Beyond Gay Marriage
Over the last five years, same-sex marriage has been a predominant issue in the lesbian, gay, bisexual, and transgender (LGBT) community. Fights for same-sex marriage rights have succeeded in a few states, leading some to believe that the gay community is winning its battle for acceptance. But many in the LGBT movements for social justice question whether gay marriage is the most critical issue for their communities.
This is a particularly pointed question in California where pro-gay marriage groups spent over $43 million to oppose Proposition 8, which outlawed same-sex marriage, despite the fact that domestic partnership in California provides almost the same benefits that same-sex marriage would.

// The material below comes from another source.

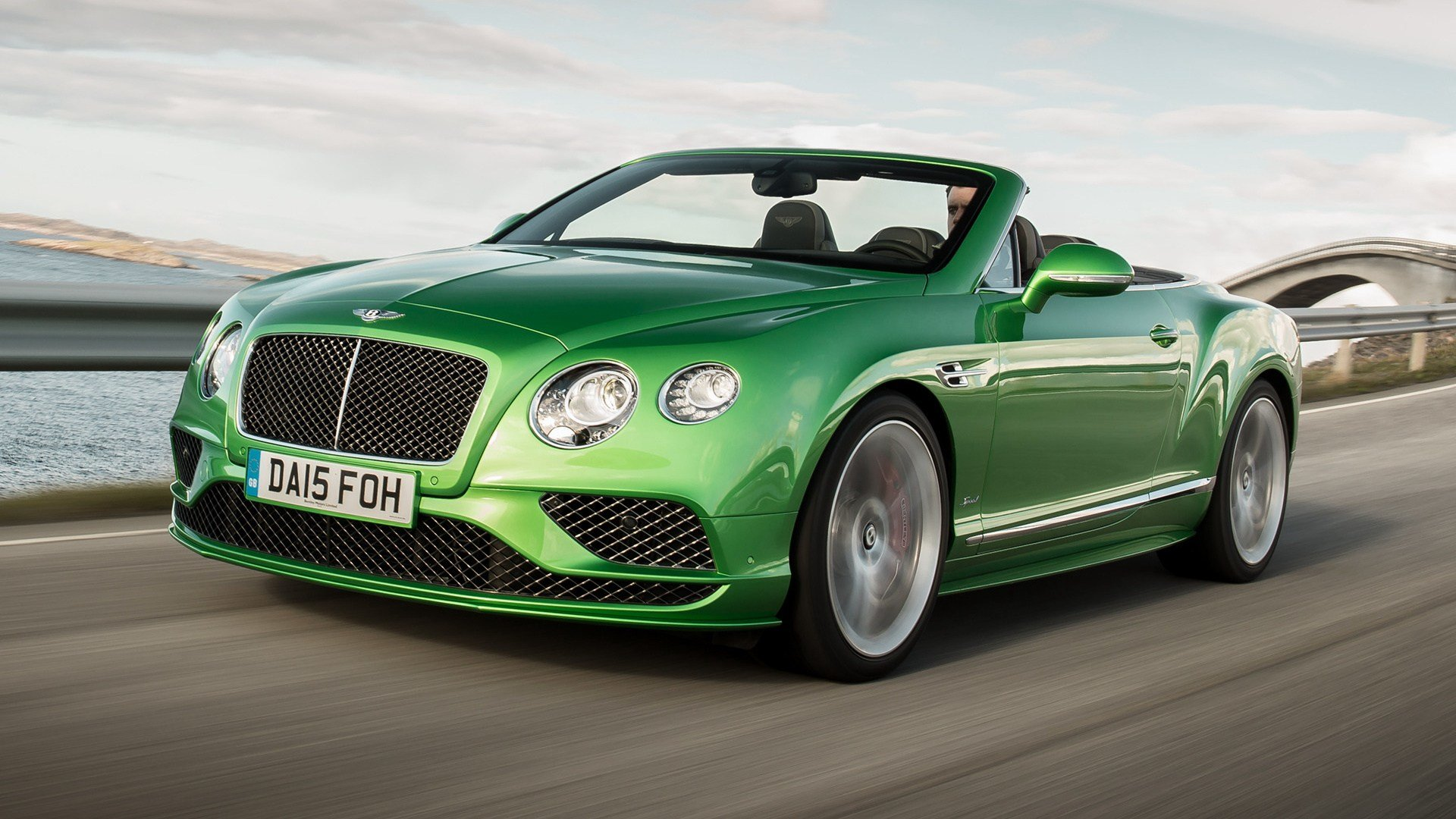 Latest 2015 Bentley Continental Gt Speed Convertible Wallpapers Free Download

A recent study done at Hunter College shows that the majority of LGBT people actually consider economic discrimination to be the number one issue in their lives. Lisa Duggan, New York University professor of social and cultural analysis, has pointed out that queer white men are the most likely to be coupled whereas black lesbians are the least likely to be coupled, thus demonstrating that marriage will benefit gay white men more than queer women of color. So, why has gay marriage became such a key issue for the LGBT community?
Economic & Cultural Trends
Dean Spade, an assistant professor of law at Seattle University, suggests that the way the gay community came to prioritize marriage reflects a broader shift in politics away from an approach that looks at larger structural issues. "In the social movements of the 1960s and 1970s, there were a lot of questions being asked about what oppression is and how to solve it. People were thinking about how policing, in general, impacts black communities in the U.S. and the ways in which militarism is a part of U.S. imperialism abroad, and how that reflects in the domestic arena…. As movements professionalize and upper class people…set the agenda, a shift happens towards an individual rights framework."

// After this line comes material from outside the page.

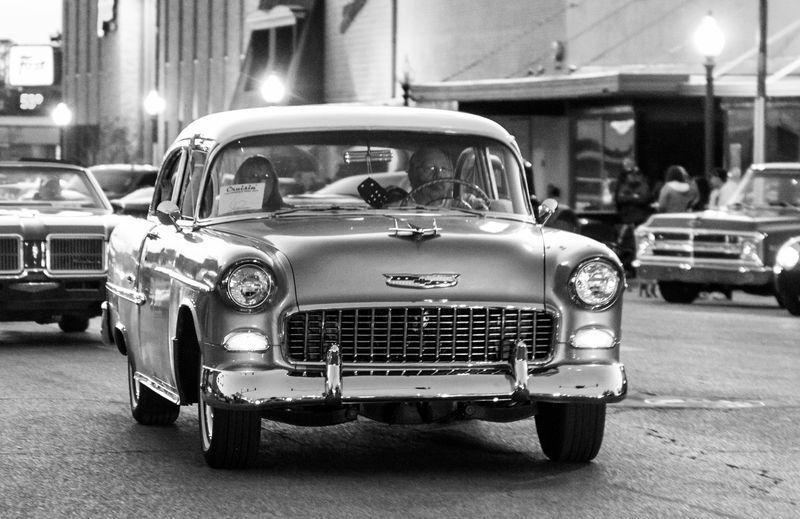 Cruisin' in Duncan Oklahoma in black and white-0634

Duggan believes that the focus on the individual and the family come from a similar economic root. "The kind of social supports that were put in place between the '30s and the '70s have eroded since the '80s," she observes. "If you have fewer services and fewer benefits provided by your employment and fewer services provided by the state, the slack gets taken up by private households. All these costs, as they're cut away from the state and corporations, [get] moved to the private household. There's a strong ideological push to make family, marriage, and the private household the proper, moral place to do this kind of social support." But most people are unaware of this connection between gay marriage and economic issues.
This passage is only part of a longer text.